SIR DAVID CARNEGIE OF SOUTHESK BART'S STRATHSPEY. Scottish, Strathspey (whole time). B Flat Major. Standard tuning (fiddle). AAB. The Carnegie family, baronets and earls of Southesk, were patrons of Archibald Duff, and supported many other causes, including Gaelic schools in the Highlands and support for mothers in childbirth. During Duff's time the family was headed by Sir David Carnegie of Pitarrow (1753-1805), 4th Baronet earl of Southesk, and his wife Agnes Murray Elliot (1763-1960). David was a Whig politician and Member of Parliament for the Montrose Burghs and later Forfar from 1784 until his death. Agnes Elliot's father had been Lieutenant Governor of New York through the American Revolution, and had a considerable estate in what is now Philadelphia, which was confiscated at the end of the war. Elliot, however, managed to hold on to the esteem of many of the leading adversaries during the conflict, and received complimentary letters from George Washington, General Knox, and other prominent men when he departed American for England in 1783 at the conclusion of the Peace. His daughter married Sir David Carnegie that same year. The union produced nine daughters before the steadfast Lady Carnegie birthed two sons: Christian Mary (1784-1860), Elizabeth (1784-1884), Jane (1785-1859), Mary (1788-1834), Eleanore (1789-1855), Agnes (1790-1875), Mary (1793-1877), Emma (1794-1882), Madeline (1796-1858), James (1799-1849) and John (1802-1879). Lady Carnegie survived her husband by over fifty years. Many of the Carnegie daughters remained unmarried, and only a few had children. Carnegie was succeeded in Parliament as representative of Forfar by the William Maule of Panmure.

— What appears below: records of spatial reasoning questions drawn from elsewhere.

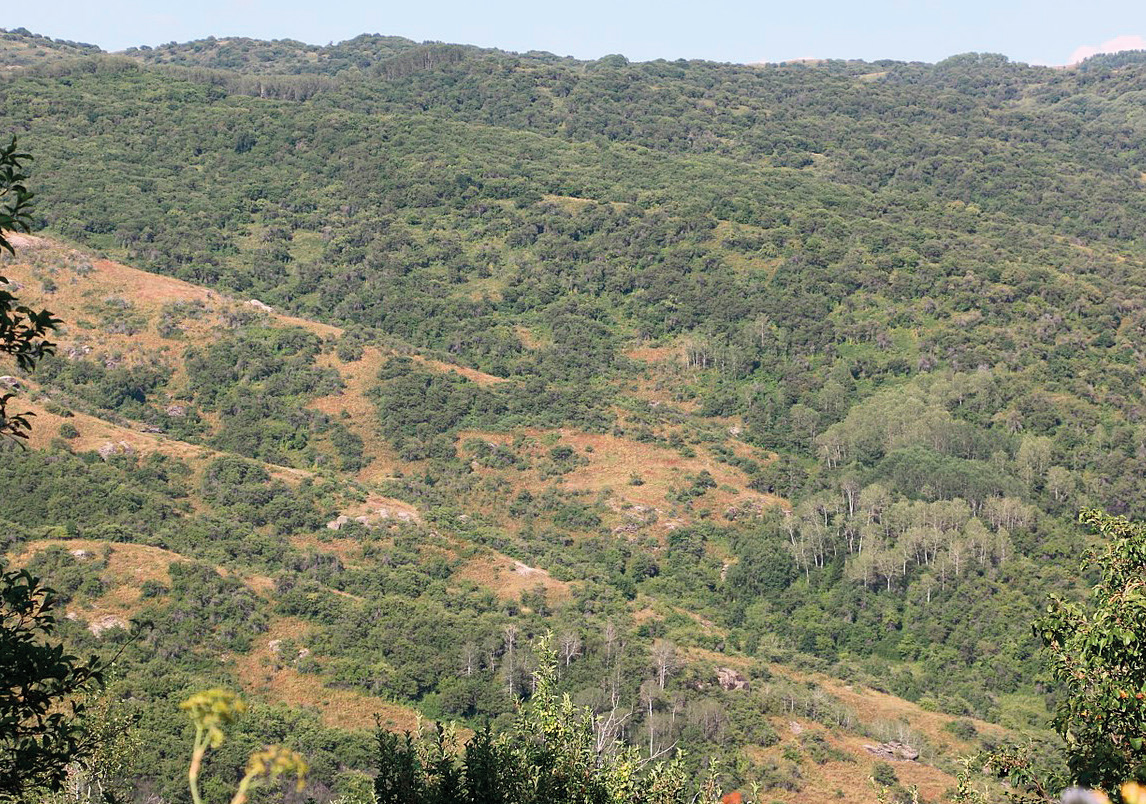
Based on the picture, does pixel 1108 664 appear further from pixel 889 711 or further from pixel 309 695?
pixel 889 711

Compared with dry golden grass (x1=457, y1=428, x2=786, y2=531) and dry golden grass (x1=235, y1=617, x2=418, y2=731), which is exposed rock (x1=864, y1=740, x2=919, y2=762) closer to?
dry golden grass (x1=235, y1=617, x2=418, y2=731)

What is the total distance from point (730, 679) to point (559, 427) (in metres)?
43.8

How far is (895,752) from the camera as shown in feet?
222

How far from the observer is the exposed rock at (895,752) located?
220 ft

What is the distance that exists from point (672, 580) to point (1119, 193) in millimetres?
129056

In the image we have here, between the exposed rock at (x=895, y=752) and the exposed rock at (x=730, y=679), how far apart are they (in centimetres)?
901

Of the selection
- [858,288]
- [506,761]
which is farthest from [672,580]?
[506,761]

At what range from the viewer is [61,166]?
6048 inches

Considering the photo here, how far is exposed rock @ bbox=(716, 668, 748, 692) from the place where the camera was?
2918 inches

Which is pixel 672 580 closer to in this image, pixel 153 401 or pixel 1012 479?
pixel 1012 479

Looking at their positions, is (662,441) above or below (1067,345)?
A: below

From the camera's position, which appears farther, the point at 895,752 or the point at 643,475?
the point at 643,475

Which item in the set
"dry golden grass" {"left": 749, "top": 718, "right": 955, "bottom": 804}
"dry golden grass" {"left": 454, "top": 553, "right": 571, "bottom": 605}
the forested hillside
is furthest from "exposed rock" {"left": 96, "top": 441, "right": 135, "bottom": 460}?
"dry golden grass" {"left": 749, "top": 718, "right": 955, "bottom": 804}

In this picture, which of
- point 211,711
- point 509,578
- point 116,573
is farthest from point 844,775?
point 211,711
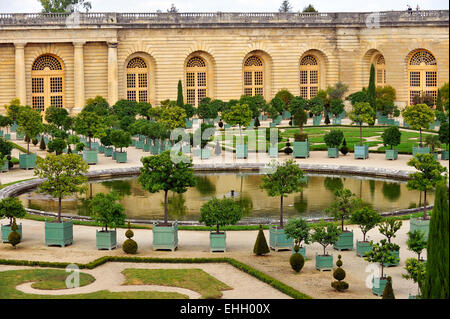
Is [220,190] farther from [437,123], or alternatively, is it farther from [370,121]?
[437,123]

At the time Duff published his collection (1794) the Carnegie daughters were still children; the eldest, Christian Mary, was but ten. Thus, all the tunes Duff wrote for the daughters, including their "favorites", were addressed to young women who he may have been instructing in dance and/or music. Duff's strathspey "Sir David Carnegie of Southesk Bart's" has pride of place as the first tune in his 1794 collection.

Additional notes

Source for notated version: -

Printed sources : - Duff (Collection of Strathspey Reels &c.), 1794; p. 2.